WORK TO COMPLETE
All of the data should be repeated exactly; pictures are not part of the copy.

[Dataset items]
--- START ---

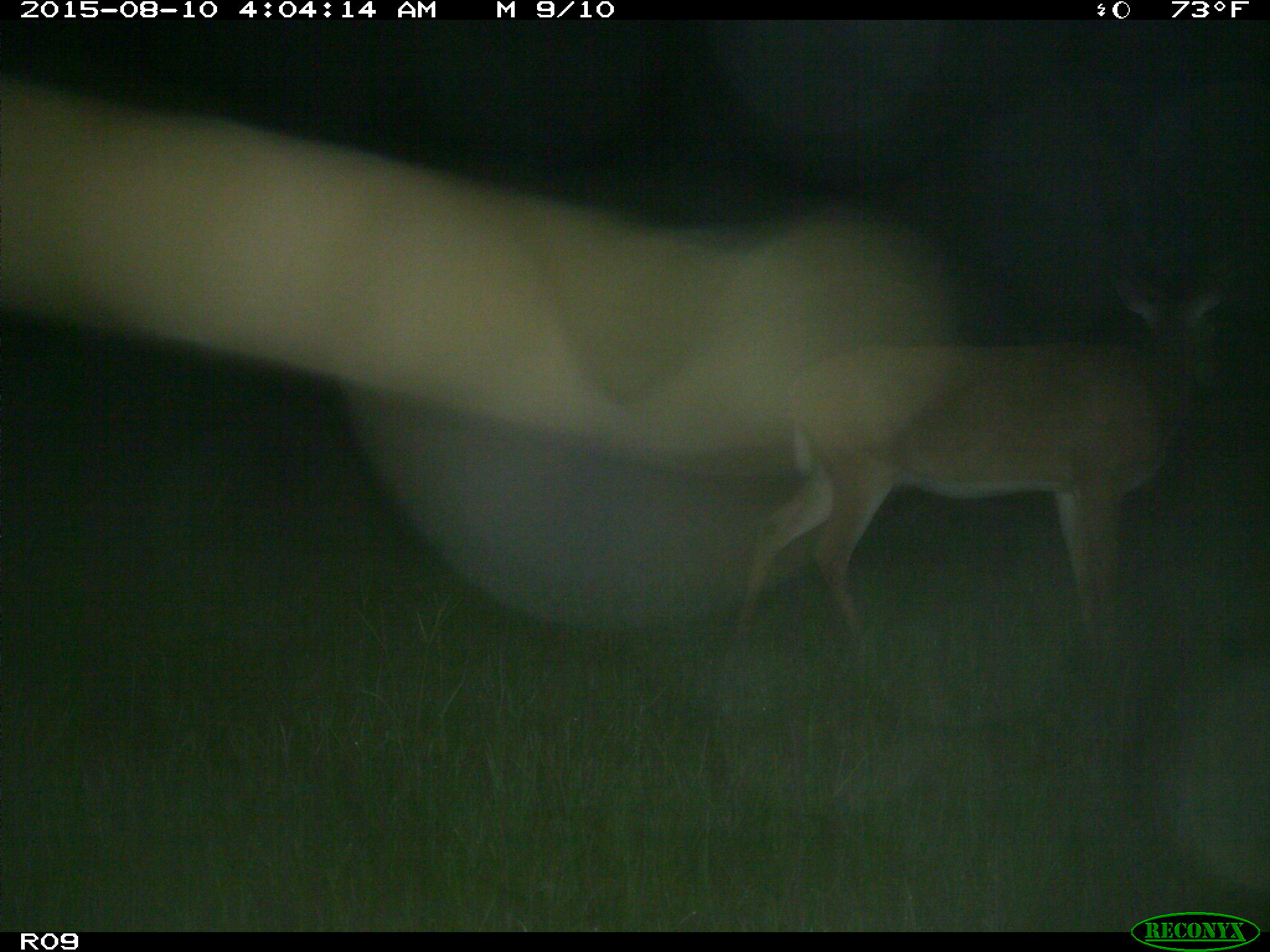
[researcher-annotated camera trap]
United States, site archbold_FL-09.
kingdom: Animalia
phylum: Chordata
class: Mammalia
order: Artiodactyla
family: Cervidae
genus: Odocoileus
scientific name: Odocoileus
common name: deer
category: unidentified deer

--- END ---

WORKED SOLUTION
[researcher-annotated camera trap]
United States, site archbold_FL-09.
kingdom: Animalia
phylum: Chordata
class: Mammalia
order: Artiodactyla
family: Cervidae
genus: Odocoileus
scientific name: Odocoileus
common name: deer
category: unidentified deer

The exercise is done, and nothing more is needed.